[백준] 16198번: 에너지 모으기

https://www.acmicpc.net/problem/16198

initial

This approach would be correct if the question asked not to pop that element once visited. But we need to pop it so that when we do lst[i+1] we dont meet the last element that we just visited.

for example, 1 2 3 4 and we are at 2, we go to 3 at next iteration. But since 2 is still in our list, we add 24 to our accumulated sum, which is wrong. We need to add 14 cuz 2 needs to be disregarded. So how do we pop it??

1)

            k = a[i]
            del a[i]

very careful that del k doesnt work. k is just a variable that holds a reference to an element in list. It thus doesnt affect the list in any way.

2)

v = w.pop(i)

wrong approach where I didnt make the pop

n= int(input())
lst = list(map(int,input().split()))
visited= [False for _ in range(n)]
visited[0]=True
visited[n-1]=True

hola = 0

def dfs(ans):
    global hola
    if all(visited):
        hola = max(hola,ans)
        return

    for i in range(n):
        if i!=0 and i<n-1:
            if not visited[i]:
                ans+=lst[i-1]*lst[i+1]
                visited[i]=True
                dfs(ans)
                ans-=lst[i-1]*lst[i+1]
                visited[i]=False
dfs(0)
print(hola)

solution

why is this wrong?

for i in range(len(lst)):
if i!=0 and i<n-1:
main logic

when this is correct?

for i in range(1, len(lst)-1):

That is cuz when we have [1,2,4], where 3 is popped, when i=2, k=4. Since we are at the end of the list, we should stop but my condition allows it. (tbc)
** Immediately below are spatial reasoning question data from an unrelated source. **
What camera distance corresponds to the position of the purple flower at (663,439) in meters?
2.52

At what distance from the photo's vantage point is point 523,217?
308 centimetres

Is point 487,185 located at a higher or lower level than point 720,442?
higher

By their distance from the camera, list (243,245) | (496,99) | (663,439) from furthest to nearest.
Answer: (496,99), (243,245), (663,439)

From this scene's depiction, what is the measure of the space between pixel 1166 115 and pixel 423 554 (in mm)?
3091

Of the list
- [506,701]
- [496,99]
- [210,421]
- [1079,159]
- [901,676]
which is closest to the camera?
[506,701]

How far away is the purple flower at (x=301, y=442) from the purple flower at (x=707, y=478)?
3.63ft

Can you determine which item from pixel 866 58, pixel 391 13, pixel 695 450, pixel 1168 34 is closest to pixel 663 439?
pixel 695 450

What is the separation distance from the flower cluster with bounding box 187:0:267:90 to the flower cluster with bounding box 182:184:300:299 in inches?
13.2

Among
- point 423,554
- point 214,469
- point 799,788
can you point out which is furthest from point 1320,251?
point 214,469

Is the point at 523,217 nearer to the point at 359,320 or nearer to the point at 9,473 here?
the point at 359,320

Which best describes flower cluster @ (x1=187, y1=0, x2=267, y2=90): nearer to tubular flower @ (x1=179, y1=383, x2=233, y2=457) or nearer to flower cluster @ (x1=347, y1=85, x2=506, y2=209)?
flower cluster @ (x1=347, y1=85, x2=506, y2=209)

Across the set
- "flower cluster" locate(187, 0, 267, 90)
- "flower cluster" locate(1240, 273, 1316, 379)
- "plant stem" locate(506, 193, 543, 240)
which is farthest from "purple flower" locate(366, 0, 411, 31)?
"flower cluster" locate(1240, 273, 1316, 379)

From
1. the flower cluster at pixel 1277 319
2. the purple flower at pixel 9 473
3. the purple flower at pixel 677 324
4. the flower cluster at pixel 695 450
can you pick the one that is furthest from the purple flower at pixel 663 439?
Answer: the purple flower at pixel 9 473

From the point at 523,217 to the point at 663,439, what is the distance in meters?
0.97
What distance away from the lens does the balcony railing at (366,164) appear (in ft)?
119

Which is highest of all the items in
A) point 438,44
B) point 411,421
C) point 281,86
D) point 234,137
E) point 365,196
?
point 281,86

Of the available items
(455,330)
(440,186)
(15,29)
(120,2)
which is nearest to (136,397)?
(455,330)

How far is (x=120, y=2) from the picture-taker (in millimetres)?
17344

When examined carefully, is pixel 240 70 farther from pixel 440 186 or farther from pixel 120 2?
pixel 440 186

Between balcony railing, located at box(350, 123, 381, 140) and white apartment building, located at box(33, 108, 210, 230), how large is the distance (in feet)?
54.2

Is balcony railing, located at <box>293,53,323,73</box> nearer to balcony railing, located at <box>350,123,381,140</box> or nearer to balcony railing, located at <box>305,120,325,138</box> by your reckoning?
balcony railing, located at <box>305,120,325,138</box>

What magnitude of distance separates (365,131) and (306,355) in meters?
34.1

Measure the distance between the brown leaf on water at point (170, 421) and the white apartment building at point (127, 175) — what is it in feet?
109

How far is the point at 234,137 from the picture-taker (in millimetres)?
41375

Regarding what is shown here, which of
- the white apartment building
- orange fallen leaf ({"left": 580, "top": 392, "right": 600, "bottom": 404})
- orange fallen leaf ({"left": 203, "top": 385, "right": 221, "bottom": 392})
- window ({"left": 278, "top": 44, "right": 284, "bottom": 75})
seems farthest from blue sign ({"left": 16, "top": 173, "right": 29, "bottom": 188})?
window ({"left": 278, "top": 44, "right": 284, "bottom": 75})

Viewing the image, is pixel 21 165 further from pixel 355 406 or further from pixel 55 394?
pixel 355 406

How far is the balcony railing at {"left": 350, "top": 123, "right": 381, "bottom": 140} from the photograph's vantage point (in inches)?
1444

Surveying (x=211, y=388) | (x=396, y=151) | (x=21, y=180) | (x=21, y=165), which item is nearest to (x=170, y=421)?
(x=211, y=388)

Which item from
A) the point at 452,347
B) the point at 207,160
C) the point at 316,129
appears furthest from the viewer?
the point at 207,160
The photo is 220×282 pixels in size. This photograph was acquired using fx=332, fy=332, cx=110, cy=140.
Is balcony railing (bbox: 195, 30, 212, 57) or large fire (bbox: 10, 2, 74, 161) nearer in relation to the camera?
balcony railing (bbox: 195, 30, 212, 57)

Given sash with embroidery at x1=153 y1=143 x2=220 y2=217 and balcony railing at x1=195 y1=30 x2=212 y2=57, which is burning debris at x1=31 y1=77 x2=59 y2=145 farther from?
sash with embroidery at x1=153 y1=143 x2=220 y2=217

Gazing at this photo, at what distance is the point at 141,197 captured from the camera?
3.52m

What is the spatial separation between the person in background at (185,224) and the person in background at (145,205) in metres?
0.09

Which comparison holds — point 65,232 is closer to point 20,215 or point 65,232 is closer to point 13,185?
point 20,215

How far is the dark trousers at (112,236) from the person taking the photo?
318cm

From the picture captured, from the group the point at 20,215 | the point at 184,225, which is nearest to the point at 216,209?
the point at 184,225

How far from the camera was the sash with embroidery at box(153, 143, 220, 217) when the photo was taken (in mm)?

correct where we popped the visited element using del:

n= int(input())
lst = list(map(int,input().split()))

hola = 0

def dfs(ans):
    global hola
    if len(lst)==2:
        hola = max(hola,ans)
        return

    for i in range(1, len(lst)-1):
        k = lst[i]
        ans+=lst[i-1]*lst[i+1]
        del lst[i]
        dfs(ans)
        lst.insert(i,k)
        ans-=lst[i-1]*lst[i+1]
dfs(0)
print(hola)

complexity

The time complexity of your code can be analyzed as follows:

1. The function dfs is called recursively, and for each call, it performs some operations on the lst list and computes ans.

2. The dfs function is called at most 2 * (n - 2) times, where "n" is the length of the lst list. This is because you are looping from index 1 to n-2 (skipping the first and last elements), and for each position, you call dfs twice: once after deleting the element at index i, and once after inserting it back.

3. For each call of dfs, you are performing some list operations (deletion and insertion), which takes O(n) time in the worst case.

Therefore, the overall time complexity of your code is O(n 2 (n - 2)) = O(2n^2 - 4n) = O(n^2).

The space complexity of your code is determined by the recursion stack. Since you have at most 2 * (n - 2) recursive calls, the maximum stack depth is proportional to n, resulting in a space complexity of O(n).